Across brain regions, there was a positive correlation between [11C]UCB–J and [18F]AV–1451 BPND (β=0.4, t=4.7, p<0.0001). However, the direction of this correlation became less positive as a function of disease severity in patients (β = -0.03, T = -4.0, p = 0.002). Between brain regions, cortical [18F]AV-1451 binding was negatively correlated with synaptic density in subcortical areas (caudate nucleus, putamen, and substantia nigra).
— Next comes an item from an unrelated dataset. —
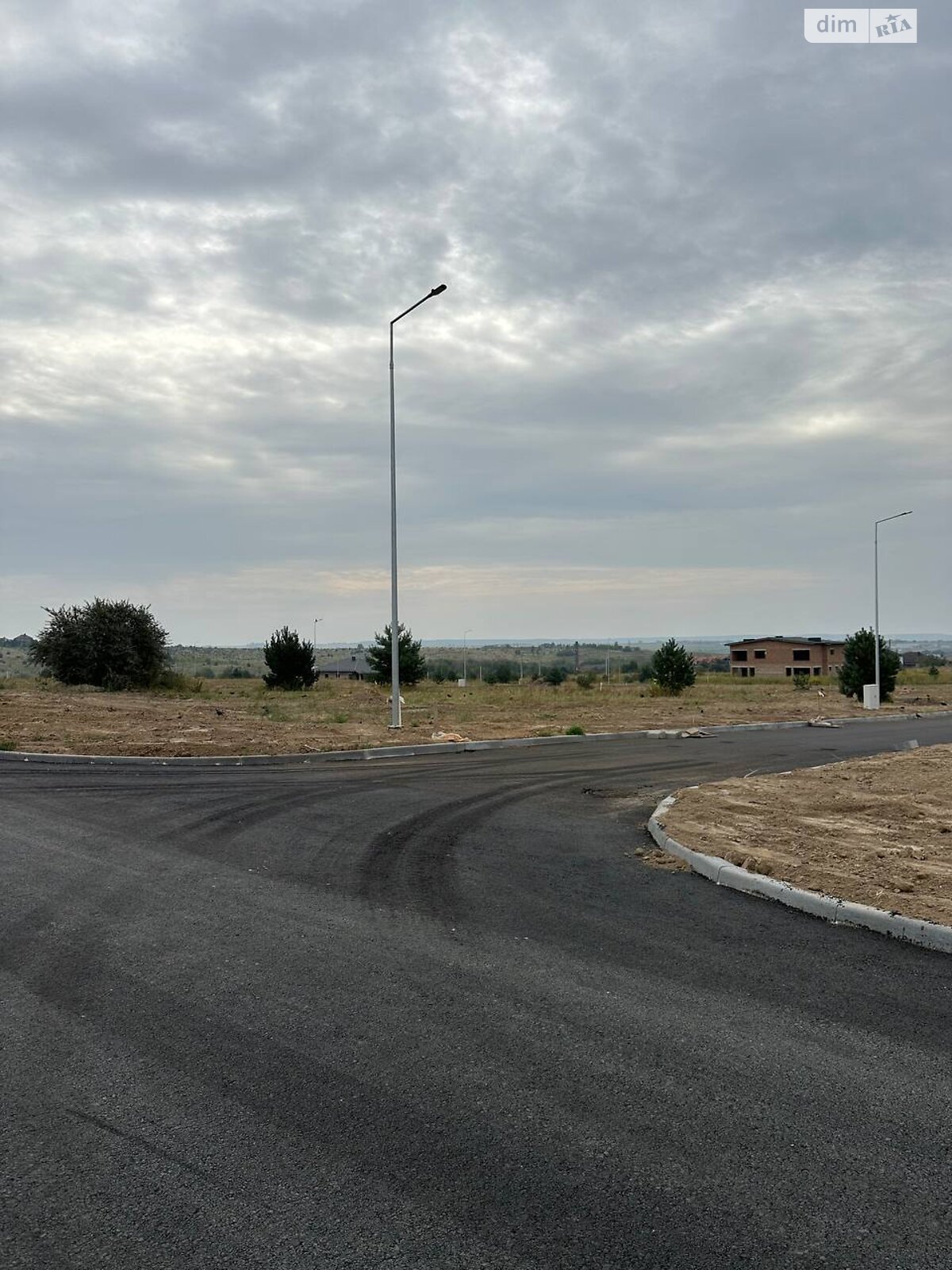 Земля под жилую застройку в Ровно, район Счастливое, площадь 8.38 сотки фото 1 Земля под жилую застройку в Ровно, район Счастливое, площадь 8.38 сотки фото 1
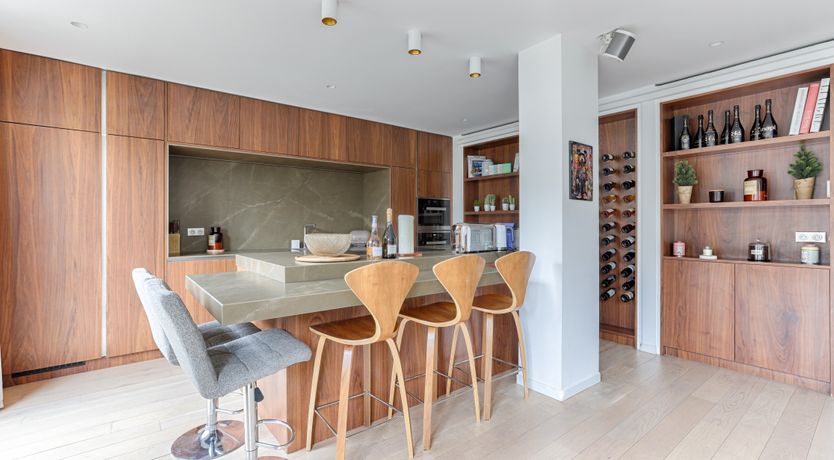 Photo of The Parisian Architect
Brain regions with higher synaptic density are associated with a higher [18F]AV–1451 binding in PSP/CBD, but this association diminishes with disease severity. Moreover, higher cortical [18F]AV–1451 binding correlates with lower subcortical synaptic density. Longitudinal imaging is required to confirm the mediation of synaptic loss by molecular pathology. However, the effect of disease severity suggests a biphasic relationship between synaptic density and tauopathy, with synapse rich regions vulnerable to accrual of pathology, followed by a loss of synapses in response to pathology. Given the importance of synaptic function for cognition, our study elucidates the pathophysiology of primary tauopathies and may inform the design of future clinical trials.